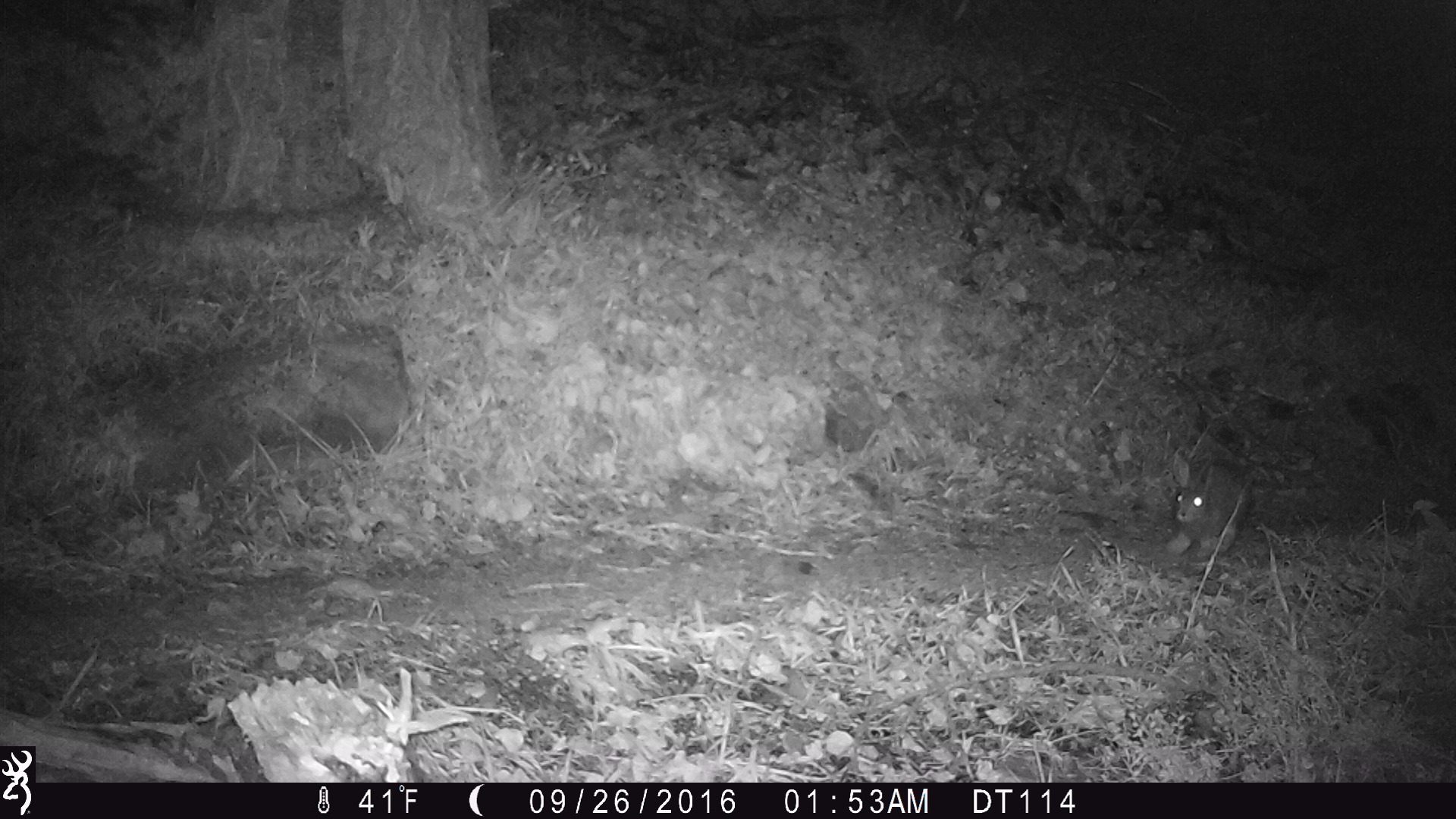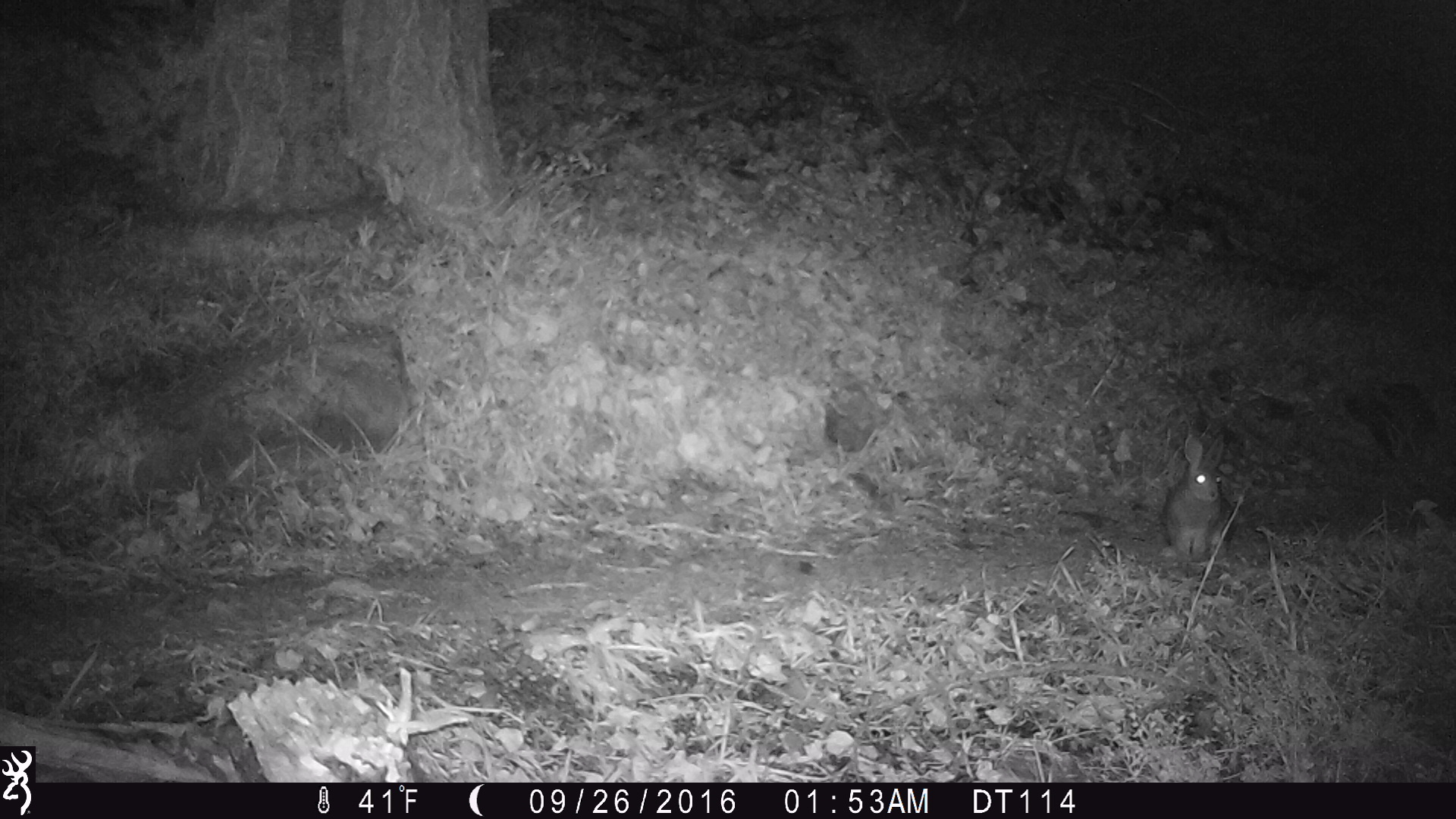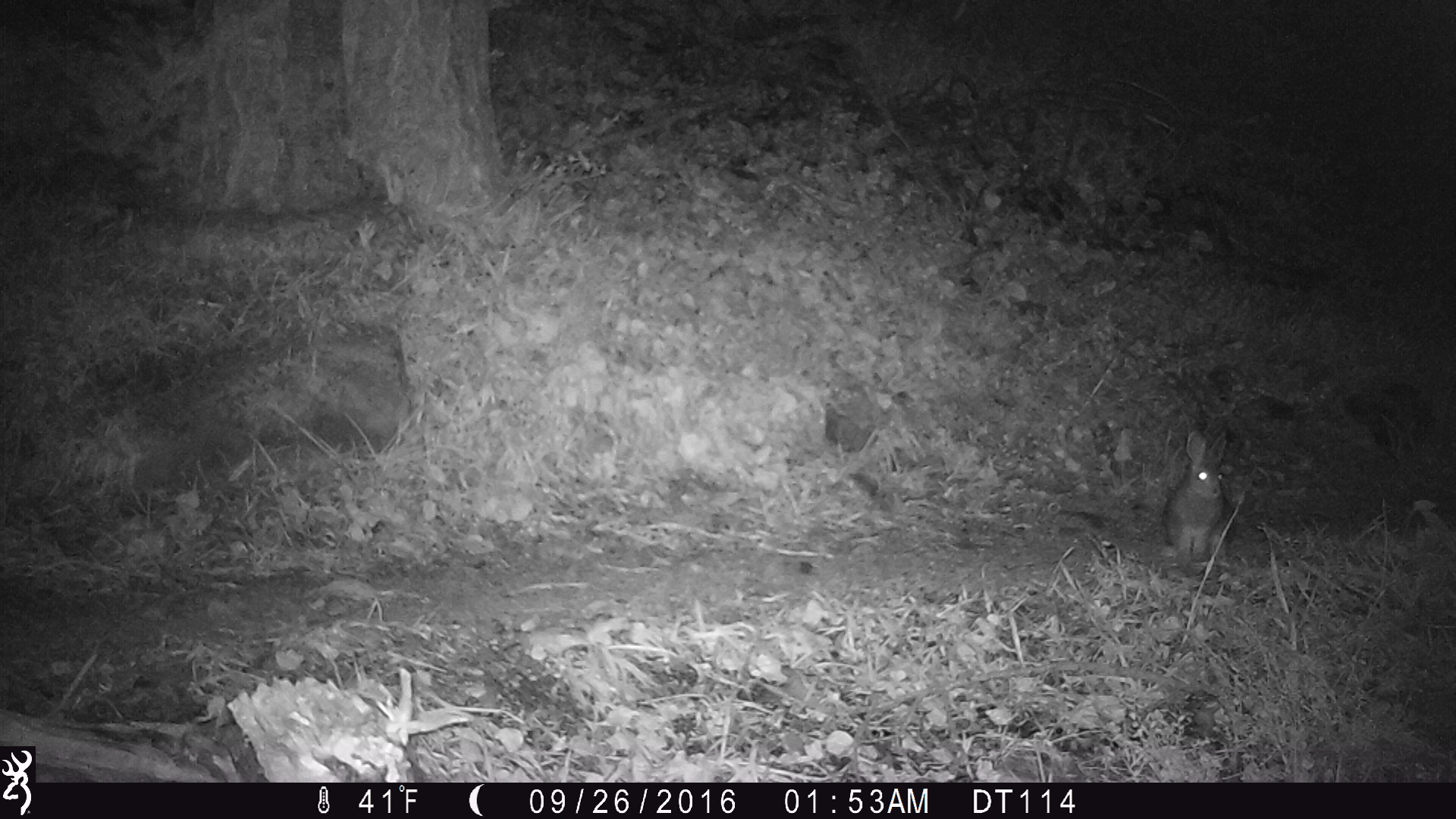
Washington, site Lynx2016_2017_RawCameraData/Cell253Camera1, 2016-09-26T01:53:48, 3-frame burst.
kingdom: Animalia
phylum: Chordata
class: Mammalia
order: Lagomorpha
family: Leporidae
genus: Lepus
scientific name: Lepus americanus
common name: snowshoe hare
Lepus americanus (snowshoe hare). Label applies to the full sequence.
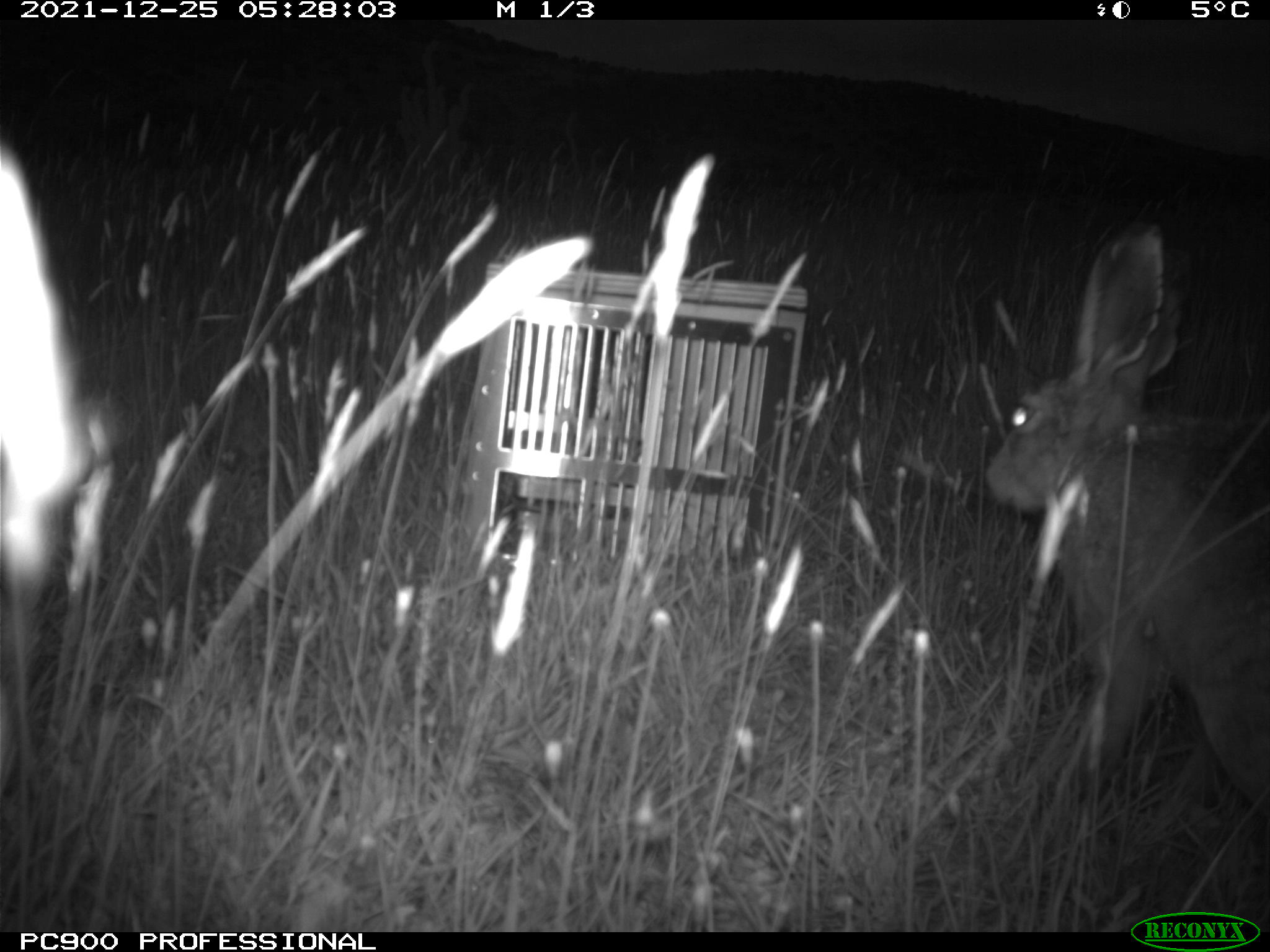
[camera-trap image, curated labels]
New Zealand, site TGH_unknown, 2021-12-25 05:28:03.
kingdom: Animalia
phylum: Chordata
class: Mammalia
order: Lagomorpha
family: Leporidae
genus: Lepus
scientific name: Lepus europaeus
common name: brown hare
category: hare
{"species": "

^^^^^^^^

Copy exactly the lines that run from the line containing "scientific name: Lepus americanus" to the end of the data, keeping both end lines and dropping every picture.

scientific name: Lepus americanus
common name: snowshoe hare
Lepus americanus (snowshoe hare). Label applies to the full sequence.
[camera-trap image, curated labels]
New Zealand, site TGH_unknown, 2021-12-25 05:28:03.
kingdom: Animalia
phylum: Chordata
class: Mammalia
order: Lagomorpha
family: Leporidae
genus: Lepus
scientific name: Lepus europaeus
common name: brown hare
category: hare
{"species": "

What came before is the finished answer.